L’Homme est-il bon ou mauvais pour vouloir la guerre ? Et puis d’abord: pourquoi la guerre ? Ces questions ont toutes un jour traversé notre esprit.

Valérie Piette et Thomas Berns, respectivement historienne et philosophe politique en Faculté de Philosophie et Sciences sociales, nous éclairent sur la violence par une enquête sur la nature de l'Homme et son rapport au monde.

L’homme est-il naturellement enclin à faire la guerre ?

Valérie Piette

Je ne pense pas que la nature humaine ait quelque chose à faire là-dedans, mais bien que c’est le résultat de facteurs historiques. La guerre fait partie de nos sociétés depuis la nuit des temps : aller chercher chez l’autre ce que nous n’avons pas, défendre un territoire, ça a toujours existé.

Thomas Berns

Personnellement, je raisonne rarement en termes de nature humaine. Je crois plus intéressant le questionnement sur les manières et processus par lesquels se construisent des subjectivités politiques et individuelles.

La question de la nature humaine est scientifiquement “inintéressante”. Même résolue, elle mène à d’autres questions. Si l’Homme est naturellement bon/mauvais, comment expliquer que certains individus expriment cette nature et d’autres pas ? Nous ne comprenons toujours pas comment certains hommes font la guerre et d’autres la condamnent... Au bout du compte, le questionnement sur les conditions historiques par lesquelles se construisent la paix et la guerre est inévitable pour comprendre ce qui pousse les individus à vouloir user de la violence.

Le “processus de subjectivation” est plus pertinent comme objet d’étude. Ni la paix, ni la guerre ne devraient être perçues de manière naturelle.

Le “choix méthodologique" du professeur Berns encourage “le questionnement des conditions (en philosophie) ou des causes (historiques) par lesquelles se construisent la paix et la guerre”

Les intérêts: source de conflits ?

Thomas Berns

Il faut penser une nature humaine qui serait naturellement conflictuelle pour construire une légitimité de l'État. Autrement dit, pour donner du poids à l'État, il faut justifier la nature de la guerre. C’est ce que relate la pensée hobbesienne sur l’Etat et la légitimité politique.

L'intérêt peut causer la guerre, mais également apaiser les instincts guerriers comme le prouve le libéralisme. Cette théorie du marché démontre que, hors des institutions, l'humain peut être pacifique. Certaines formes d’intérêts peuvent donc nourrir la fabrication d’une paix.

Valérie Piette

Derrière certains actes d’apparence progressiste - qu’on penserait donc plus enclins à la paix - peuvent se cacher des raisons bien plus cyniques.

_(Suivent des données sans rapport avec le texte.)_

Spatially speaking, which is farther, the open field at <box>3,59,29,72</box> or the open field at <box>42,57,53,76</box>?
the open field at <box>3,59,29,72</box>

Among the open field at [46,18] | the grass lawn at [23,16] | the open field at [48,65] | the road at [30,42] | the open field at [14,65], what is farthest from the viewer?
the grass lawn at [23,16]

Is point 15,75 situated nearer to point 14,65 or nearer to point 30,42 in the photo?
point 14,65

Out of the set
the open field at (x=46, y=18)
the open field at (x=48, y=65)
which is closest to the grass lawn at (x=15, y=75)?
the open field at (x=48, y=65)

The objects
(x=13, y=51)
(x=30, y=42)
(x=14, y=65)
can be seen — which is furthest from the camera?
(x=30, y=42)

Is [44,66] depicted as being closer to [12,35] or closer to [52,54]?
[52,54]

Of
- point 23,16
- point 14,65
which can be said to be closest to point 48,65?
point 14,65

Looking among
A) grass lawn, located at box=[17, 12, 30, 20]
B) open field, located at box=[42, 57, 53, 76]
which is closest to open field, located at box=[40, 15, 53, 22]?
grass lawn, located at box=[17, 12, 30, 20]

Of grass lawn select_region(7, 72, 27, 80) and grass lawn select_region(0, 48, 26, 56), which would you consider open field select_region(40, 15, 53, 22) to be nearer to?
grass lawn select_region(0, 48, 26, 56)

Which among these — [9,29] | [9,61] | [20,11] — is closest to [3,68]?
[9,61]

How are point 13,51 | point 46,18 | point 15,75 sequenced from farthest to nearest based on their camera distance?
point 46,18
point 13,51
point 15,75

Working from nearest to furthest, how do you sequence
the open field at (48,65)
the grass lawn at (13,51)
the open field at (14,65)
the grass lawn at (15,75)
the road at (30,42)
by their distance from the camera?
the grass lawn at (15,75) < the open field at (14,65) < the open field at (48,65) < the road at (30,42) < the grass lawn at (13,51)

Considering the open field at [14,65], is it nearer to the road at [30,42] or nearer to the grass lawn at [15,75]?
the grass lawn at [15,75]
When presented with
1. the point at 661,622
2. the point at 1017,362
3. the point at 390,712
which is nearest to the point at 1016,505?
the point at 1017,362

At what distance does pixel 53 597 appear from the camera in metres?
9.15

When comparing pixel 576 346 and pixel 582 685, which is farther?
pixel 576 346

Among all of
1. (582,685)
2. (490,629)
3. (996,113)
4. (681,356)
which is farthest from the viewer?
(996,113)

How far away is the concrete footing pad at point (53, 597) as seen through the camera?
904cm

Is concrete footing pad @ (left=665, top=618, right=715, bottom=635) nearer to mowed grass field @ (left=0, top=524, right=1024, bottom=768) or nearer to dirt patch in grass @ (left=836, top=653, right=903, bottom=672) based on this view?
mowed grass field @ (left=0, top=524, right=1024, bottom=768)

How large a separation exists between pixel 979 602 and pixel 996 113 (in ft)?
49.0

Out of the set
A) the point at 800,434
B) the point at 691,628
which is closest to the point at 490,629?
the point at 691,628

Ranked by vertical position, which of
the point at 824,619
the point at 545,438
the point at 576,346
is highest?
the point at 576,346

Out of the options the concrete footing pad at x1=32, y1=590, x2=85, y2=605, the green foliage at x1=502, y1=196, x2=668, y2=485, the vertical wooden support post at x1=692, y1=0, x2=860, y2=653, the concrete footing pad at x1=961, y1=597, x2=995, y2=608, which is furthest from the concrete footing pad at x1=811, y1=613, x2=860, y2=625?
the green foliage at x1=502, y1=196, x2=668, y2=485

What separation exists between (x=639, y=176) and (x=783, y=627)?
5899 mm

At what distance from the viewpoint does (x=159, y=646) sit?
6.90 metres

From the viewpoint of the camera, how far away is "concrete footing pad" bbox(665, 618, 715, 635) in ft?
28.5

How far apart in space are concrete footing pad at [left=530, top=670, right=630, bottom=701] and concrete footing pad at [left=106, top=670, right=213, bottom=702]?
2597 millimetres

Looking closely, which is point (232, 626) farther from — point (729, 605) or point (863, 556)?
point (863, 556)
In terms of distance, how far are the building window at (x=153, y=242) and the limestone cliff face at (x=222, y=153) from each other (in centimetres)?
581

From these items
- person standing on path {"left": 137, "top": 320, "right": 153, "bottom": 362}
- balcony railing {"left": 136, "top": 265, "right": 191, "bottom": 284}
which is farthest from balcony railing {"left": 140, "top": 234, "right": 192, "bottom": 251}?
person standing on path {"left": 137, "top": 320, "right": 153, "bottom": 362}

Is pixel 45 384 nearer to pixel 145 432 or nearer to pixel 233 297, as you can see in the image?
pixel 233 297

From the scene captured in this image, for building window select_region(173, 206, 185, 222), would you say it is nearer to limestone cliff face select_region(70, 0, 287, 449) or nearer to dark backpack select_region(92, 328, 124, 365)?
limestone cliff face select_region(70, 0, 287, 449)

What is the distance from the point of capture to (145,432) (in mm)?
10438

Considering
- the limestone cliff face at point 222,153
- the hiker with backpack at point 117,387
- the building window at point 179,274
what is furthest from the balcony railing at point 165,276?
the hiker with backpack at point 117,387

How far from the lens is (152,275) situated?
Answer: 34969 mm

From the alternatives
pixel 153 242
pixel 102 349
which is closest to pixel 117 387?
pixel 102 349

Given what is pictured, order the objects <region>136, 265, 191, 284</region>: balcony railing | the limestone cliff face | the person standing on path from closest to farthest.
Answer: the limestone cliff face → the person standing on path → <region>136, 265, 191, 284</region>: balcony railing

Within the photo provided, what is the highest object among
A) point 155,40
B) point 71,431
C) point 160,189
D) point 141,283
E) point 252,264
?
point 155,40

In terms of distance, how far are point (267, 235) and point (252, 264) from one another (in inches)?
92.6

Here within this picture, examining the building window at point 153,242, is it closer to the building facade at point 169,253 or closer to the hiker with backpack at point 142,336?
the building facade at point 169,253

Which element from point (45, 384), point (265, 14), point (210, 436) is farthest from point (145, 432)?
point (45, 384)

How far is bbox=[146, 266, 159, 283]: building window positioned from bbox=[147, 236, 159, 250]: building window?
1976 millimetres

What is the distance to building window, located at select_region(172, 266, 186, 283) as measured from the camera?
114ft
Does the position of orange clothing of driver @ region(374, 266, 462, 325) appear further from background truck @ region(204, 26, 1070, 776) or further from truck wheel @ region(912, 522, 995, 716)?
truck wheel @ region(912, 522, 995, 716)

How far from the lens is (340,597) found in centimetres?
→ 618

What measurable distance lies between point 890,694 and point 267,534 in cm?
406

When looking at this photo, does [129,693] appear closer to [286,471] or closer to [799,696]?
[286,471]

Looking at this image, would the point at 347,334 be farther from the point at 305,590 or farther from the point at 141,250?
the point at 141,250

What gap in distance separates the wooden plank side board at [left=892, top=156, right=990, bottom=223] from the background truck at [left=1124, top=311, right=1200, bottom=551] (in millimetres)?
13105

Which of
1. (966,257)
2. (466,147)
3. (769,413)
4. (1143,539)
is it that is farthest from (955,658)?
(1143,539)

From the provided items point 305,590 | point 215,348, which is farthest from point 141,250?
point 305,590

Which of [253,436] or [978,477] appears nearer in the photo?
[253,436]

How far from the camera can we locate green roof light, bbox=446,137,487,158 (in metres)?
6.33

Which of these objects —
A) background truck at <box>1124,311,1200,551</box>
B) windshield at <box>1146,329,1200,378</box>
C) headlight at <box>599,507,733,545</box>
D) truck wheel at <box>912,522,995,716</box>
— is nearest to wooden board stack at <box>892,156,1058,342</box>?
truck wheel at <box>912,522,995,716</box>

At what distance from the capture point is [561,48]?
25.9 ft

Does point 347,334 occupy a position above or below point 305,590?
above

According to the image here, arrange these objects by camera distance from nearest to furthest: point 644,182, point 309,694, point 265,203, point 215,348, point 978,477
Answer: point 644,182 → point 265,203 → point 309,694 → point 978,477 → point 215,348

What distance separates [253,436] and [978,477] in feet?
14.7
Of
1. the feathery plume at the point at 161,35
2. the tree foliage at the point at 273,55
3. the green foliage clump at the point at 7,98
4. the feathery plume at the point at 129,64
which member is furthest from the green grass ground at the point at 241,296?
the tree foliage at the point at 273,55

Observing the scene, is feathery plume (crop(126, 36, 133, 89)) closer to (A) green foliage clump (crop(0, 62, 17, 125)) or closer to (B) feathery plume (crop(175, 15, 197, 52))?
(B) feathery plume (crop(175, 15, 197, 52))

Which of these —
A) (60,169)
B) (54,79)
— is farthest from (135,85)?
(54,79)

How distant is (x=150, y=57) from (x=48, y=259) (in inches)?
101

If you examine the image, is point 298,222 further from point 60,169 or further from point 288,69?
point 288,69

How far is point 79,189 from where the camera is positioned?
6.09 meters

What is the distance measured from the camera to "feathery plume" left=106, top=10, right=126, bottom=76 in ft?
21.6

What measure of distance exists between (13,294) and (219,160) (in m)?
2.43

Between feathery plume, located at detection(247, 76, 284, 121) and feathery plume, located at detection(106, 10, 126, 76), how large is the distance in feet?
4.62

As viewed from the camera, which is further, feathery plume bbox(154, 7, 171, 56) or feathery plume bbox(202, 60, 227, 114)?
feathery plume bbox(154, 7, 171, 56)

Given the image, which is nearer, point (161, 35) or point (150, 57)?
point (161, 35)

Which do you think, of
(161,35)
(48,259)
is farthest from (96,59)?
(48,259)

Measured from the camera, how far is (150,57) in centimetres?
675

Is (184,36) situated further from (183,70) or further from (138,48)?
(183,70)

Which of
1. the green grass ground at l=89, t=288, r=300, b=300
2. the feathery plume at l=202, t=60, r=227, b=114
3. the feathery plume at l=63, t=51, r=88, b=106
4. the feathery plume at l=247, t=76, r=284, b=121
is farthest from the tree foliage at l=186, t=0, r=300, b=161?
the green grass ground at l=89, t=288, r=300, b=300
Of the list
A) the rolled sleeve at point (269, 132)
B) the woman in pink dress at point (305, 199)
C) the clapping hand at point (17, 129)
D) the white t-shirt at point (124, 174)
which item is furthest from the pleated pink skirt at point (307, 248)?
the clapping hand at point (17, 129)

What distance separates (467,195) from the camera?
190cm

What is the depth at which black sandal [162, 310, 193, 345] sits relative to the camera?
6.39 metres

Citons le cas de la presse britannique qui avait, à l’époque de la colonisation du Congo, dénoncé les actions du Roi Léopold II. Ce n’est pas anodin que ce soient les Anglais qui sortent ce type d’informations. Ils ont pris conscience de la richesse de l’État indépendant du congo : ils veulent être califes à la place du calife.

Tantôt ingrédients de la paix, tantôt de la guerre, les intérêts basculent donc d’un camp à l’autre. Tout dépend du système économique et/ou politique pensé.

D'ennemi à ami. Quel est l’impact de la pensée et du jugement dans le réel ?

Thomas Berns

La propagande de guerre consiste à dépeindre l’autre comme “l’horreur absolue”. On l'a vu, par exemple, pendant la guerre de 14-18 et encore plus lors de la guerre 40- 45.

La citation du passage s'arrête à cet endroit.